8月11日の土曜日のことだった。札幌はお盆に入ると朝夕は気温が落ち始めるが、日中は関東と同じくらいの30度以上になる日もある。

 関東の店舗で勤務していたこともある30代なかばのパートさん。3年前にご主人が札幌に転勤になり、埼玉から引っ越して来て、札幌のお店に勤めることができて、彼女も転勤してきたかのような思いであった。

 お盆期間はお墓参りのご家族連れのお客様が午前11時を過ぎると、徐々に増えてきて、12時に満席になることが多い。

 お客様の入り具合を気にして駐車場を見ていたら、大宮ナンバーの車が入ってきた。「なつかしい」とパートさんは心の中でつぶやいた。

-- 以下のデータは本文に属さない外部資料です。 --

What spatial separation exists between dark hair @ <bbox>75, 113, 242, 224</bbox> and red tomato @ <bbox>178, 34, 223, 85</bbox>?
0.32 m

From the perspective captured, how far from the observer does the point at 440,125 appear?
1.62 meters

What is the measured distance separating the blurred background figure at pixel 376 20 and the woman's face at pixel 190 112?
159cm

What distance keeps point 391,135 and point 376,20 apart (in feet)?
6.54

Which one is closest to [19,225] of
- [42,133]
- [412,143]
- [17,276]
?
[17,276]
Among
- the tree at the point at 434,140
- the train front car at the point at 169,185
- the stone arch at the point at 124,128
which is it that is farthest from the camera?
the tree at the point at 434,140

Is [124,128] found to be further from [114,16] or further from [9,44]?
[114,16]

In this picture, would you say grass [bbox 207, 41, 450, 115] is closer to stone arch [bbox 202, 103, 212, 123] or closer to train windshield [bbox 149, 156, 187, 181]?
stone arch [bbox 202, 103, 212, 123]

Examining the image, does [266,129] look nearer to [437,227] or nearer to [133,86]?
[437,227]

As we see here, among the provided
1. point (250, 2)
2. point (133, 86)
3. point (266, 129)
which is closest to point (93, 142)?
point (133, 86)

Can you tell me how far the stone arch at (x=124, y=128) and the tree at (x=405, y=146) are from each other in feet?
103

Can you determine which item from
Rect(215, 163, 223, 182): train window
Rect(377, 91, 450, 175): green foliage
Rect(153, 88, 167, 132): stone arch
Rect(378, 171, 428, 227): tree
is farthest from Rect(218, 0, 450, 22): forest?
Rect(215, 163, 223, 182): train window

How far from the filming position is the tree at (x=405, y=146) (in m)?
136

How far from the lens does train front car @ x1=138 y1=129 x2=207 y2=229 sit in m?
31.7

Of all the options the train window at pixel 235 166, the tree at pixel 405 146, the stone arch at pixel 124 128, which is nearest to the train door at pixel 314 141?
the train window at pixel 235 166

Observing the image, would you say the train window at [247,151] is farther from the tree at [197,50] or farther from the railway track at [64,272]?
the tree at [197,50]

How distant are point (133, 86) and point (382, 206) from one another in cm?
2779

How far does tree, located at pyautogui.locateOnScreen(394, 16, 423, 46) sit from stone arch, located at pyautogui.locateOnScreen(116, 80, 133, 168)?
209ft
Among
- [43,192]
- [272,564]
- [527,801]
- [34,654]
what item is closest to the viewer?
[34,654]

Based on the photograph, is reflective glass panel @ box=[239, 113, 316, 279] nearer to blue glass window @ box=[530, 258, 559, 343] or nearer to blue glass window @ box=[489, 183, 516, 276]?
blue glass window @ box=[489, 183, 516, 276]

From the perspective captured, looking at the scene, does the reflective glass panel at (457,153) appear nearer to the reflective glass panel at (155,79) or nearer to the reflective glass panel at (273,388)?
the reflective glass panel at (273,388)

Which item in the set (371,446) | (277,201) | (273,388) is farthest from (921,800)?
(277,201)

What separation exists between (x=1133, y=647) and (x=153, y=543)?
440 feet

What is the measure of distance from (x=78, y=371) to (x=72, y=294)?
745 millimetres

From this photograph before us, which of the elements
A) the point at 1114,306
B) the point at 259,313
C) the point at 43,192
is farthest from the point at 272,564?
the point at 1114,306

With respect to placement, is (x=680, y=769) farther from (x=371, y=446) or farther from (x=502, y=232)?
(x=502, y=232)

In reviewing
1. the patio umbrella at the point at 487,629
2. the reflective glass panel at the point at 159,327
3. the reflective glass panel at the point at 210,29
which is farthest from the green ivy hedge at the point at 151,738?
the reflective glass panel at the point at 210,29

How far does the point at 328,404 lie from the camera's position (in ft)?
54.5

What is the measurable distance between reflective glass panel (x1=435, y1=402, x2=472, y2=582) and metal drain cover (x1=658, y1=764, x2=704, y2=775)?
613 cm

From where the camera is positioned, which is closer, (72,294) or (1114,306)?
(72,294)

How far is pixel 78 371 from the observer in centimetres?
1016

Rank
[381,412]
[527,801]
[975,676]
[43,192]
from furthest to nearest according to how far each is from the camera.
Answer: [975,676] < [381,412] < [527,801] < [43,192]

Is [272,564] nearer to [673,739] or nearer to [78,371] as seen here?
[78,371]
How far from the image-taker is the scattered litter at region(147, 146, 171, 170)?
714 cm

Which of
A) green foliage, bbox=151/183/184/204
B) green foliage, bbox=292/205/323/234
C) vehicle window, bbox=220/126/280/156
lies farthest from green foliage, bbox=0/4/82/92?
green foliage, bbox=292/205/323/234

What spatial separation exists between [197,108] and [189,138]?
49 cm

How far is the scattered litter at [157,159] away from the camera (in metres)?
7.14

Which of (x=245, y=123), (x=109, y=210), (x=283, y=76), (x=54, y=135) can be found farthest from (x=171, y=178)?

 小学校低学年の男の子と女の子が車から降りて、お店に走ってくる。お店に入るなり、「とんでんだ。札幌にもあるんだね」と姉弟のお二人は珍しそうに店内を眺め渡す。

「いらっしゃいませ」と笑顔でお子様たちを迎える。

 遅れてご夫婦でお店に入ってきて、「札幌なのに、ちっとも涼しくないのね。お店はエアコンが効いているから涼しいけどね」と奥様はご主人に言って、お子様たちを抱えるようにする。

「いらっしゃいませ」と改めてご一家をお迎えする。

「喫煙席と禁煙席がございますが、どちらになさいますか」とパートさん。

「禁煙、禁煙」と下の男のお子様。「おんなじだね」とお姉ちゃんに言うと、お姉ちゃんは、うん、うんと首をたてに振っている。

「畳席と椅子席のどちらになさいますか」とパートさん。 「いすせき、いすせき」と男のお子様。また、「おんなじだね」とお姉ちゃんに言うと、お姉ちゃんは同じく、うん、うんと首をたてに振ってにこにこしている。お父さんもお母さんも笑っている。「おんなじだね」とお母さん。ご一家で顔を見合わせて笑っている。

「ご案内致します。こちらへどうぞ」とパートさん。

 メニューをお渡しして、「本日のおすすめは、こちらのいろどりどんぶりとなっています」と申し上げると、ご主人が「今日は土曜だけどランチメニューやってます?」と聞く。

「ございます。こちらでございます」

「そう。ありがとう。関東にはない、北海道だけのメニューがあるんだよね」と聞く。

「あった。これこれ。いか刺身・天ぷら定食。お袋が好きだったんだ。2日前のフェリーに乗れて良かった」

「失礼ですが、埼玉からでいらっしゃいますか」とパートさん。

「そう。浦和。3年振りのお墓参り。子供たちは夏休みだしね。兄も東京だし、妹は名古屋に嫁いでいる。こっちにあるのは親父とお袋のお墓だけ」

「そうでいらっしゃいますか。私は大宮でしたが、主人の転勤で3年前に札幌にきました。どうぞ、ごゆっくりお過ごしくださいませ。ただ今、お茶とおしぼりを持って参ります」と言っているうちに、別のパートさんがお茶とおしぼりを持ってきた。

「皆様のご注文がお決まりになりましたら、またお伺い致します」と申し上げて下がった。

 ご一家のご注文内容はご主人はご希望どおり”いか刺身・天ぷら定食”「メロンがおいしそう」と奥様は”ひまわり”、「おしゃれ」とお姉ちゃんは”恵膳”、男のお子様は「やっぱ、サッカーでしょう」と”サッカーボール”でした。

 デザートの付いていないご主人と男のお子様お二人は、食後に北海道日高産の生乳を使った「ソフトクリーム!」とご注文された。

 お食事をお運びしたところ、すぐにご主人がお味噌汁のふたを開けて、「う~ん、これこれ。親父が好きだったんだ。とろろ昆布。今年の夏は北海道に来て良かった」と笑った。

「パパ、良かったね。ぼくはおじいちゃんとおばあちゃんに会えなかったのはさびしかったけど」と男のお子様。

 うん、うんとご主人。「さあ、食べよう。おじいちゃんもおばあちゃんも京香と友哉が来てくれて喜んでいると思うよ。さあ。午後からは函館へ向かっていくぞ」

 一瞬、我を忘れて立ちつくしていたパートさん。はっとわれに返り「ごゆっくりお食事をお楽しみください。何かございましたら、いつでもお呼びください」とお辞儀をしてお席を離れた。